● **WORK INSTRUCTIONS**:
Print the data below without changing anything, beginning with the line that contains "List these items" and running through the end of the data, both ends included. Leave the pictures out of your answer.

[Rows of spatial question data]

»»

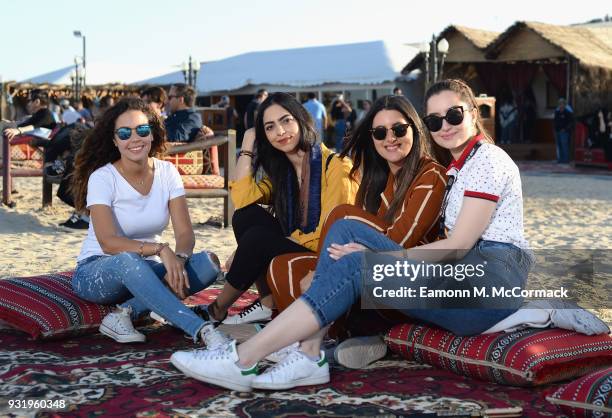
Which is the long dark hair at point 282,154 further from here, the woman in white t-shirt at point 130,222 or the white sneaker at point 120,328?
the white sneaker at point 120,328

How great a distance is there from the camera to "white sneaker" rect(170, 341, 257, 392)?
122 inches

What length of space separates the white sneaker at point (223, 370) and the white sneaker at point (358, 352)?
1.49ft

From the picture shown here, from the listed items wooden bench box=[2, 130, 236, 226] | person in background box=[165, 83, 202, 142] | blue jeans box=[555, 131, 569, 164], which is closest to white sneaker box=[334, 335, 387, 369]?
wooden bench box=[2, 130, 236, 226]

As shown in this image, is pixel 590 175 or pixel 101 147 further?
pixel 590 175

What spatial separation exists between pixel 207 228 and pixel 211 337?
199 inches

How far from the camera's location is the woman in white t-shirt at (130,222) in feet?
12.5

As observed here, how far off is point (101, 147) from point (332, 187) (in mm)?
1148

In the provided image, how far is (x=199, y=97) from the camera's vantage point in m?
28.4

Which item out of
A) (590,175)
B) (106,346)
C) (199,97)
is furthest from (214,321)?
(199,97)

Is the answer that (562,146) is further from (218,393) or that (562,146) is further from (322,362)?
(218,393)

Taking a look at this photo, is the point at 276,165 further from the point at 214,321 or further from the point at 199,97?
the point at 199,97

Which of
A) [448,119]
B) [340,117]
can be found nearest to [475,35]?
[340,117]

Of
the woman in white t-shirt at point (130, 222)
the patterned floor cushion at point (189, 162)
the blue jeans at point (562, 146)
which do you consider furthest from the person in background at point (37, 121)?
the blue jeans at point (562, 146)

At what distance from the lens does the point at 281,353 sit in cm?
332
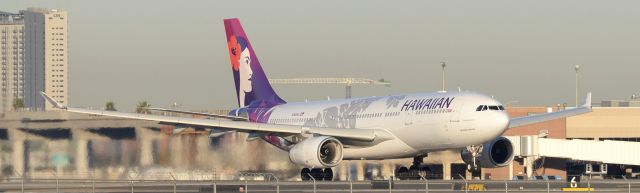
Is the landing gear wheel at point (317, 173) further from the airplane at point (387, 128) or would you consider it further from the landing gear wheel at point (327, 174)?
the landing gear wheel at point (327, 174)

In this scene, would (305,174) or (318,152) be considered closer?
(318,152)

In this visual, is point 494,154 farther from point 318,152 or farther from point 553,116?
point 318,152

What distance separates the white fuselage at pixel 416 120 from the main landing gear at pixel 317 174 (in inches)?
82.1

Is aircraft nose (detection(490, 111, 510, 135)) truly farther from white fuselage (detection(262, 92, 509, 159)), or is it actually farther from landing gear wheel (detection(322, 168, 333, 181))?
landing gear wheel (detection(322, 168, 333, 181))

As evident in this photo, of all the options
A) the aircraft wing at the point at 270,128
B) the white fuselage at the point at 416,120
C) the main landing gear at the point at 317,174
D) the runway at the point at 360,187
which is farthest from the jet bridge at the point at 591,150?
the runway at the point at 360,187

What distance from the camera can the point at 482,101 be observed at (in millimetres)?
59031

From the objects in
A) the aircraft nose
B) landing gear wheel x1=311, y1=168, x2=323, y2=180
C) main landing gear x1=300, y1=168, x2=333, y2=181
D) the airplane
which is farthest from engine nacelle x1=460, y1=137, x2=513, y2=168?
landing gear wheel x1=311, y1=168, x2=323, y2=180

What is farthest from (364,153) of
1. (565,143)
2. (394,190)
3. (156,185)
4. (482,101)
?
(565,143)

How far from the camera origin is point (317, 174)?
6256 cm

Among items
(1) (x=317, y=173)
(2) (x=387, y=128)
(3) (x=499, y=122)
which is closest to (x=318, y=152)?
(1) (x=317, y=173)

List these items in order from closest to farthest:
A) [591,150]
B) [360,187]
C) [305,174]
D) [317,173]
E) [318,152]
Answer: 1. [360,187]
2. [318,152]
3. [317,173]
4. [305,174]
5. [591,150]

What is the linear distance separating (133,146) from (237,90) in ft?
42.3

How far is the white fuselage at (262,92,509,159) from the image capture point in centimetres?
5866

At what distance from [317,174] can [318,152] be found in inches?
68.1
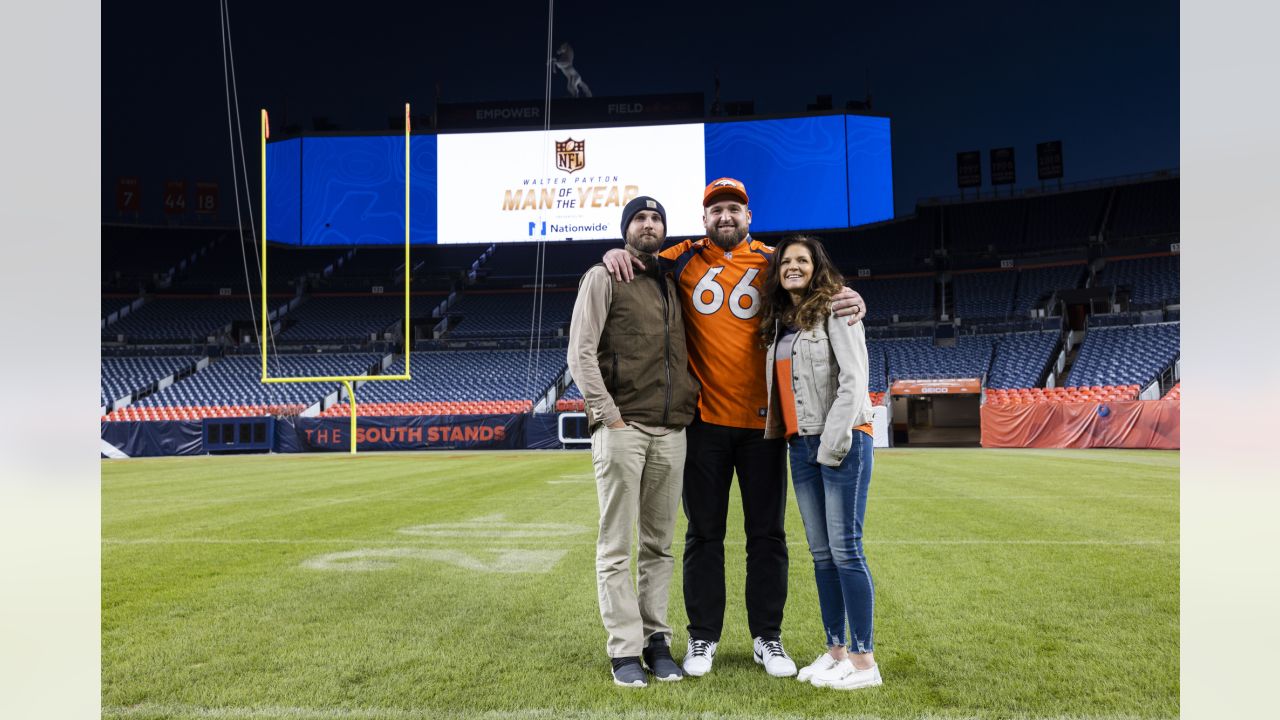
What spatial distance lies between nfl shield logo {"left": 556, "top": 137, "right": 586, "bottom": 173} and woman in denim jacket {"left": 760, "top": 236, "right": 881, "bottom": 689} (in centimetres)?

««

● **THE COMPLETED TASK**:
List these items in order from closest to farthest:
A) [591,150]
B) [360,187]
C) [305,174]
D) [317,173]
E) [318,152]
Answer: 1. [360,187]
2. [318,152]
3. [317,173]
4. [305,174]
5. [591,150]

What is the linear distance separating (133,146) from (237,90) in ft?
42.3

How far is the white fuselage at (262,92,509,159) from the image capture point in centimetres?
5866

At what distance from [317,174] can [318,152] be found in inches?
68.1
What spatial distance lies between nfl shield logo {"left": 556, "top": 137, "right": 586, "bottom": 173} and woman in denim jacket {"left": 760, "top": 236, "right": 881, "bottom": 689} (in centimetres)?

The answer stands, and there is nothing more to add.